Women's suffrage in Canada occurred at different times in different jurisdictions to different demographics of women. Women's right to vote began in the three prairie provinces. In 1916, suffrage was earned by women in Manitoba, Saskatchewan, and Alberta. The federal government granted limited war-time suffrage to some women in 1917 and followed with full suffrage in 1918, at least, granting it on same basis as men, that is, certain races and status were excluded from voting in federal elections prior to 1960.[1]
By the close of 1922, all the Canadian provinces, except Quebec, had granted full suffrage to White and Black women, yet Asian and Indigenous women still could not vote.[2] In Newfoundland, at that time a separate dominion, women earned suffrage in 1925 for women not Asian and not Indigenous.[3] Women in Quebec, who were not Asian and not Indigenous,[4] did not gain full suffrage until 1940.[5]
Municipal suffrage was earned in 1884 to property-owning widows and spinsters in the provinces of Quebec and Ontario; in 1886, in the province of New Brunswick, to all property-owning women except those whose husbands were voters; in Nova Scotia, in 1886; and in Prince Edward Island, in 1888, to property-owning widows and spinsters.[6]

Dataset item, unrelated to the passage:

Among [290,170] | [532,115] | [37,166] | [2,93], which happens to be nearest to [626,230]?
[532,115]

Asian women (and men) were not granted suffrage until after World War II in 1948, Inuit women (and men) were not granted suffrage until 1950, and it was not until 1960 that suffrage (in Federal elections) was extended to First Nations women (and men) without requiring them to give up their treaty status. Incarcerated women (and men) serving sentences fewer than two years in length were granted suffrage in 1993, and incarcerated women (and men) serving longer sentences were given the vote in 2002.[7]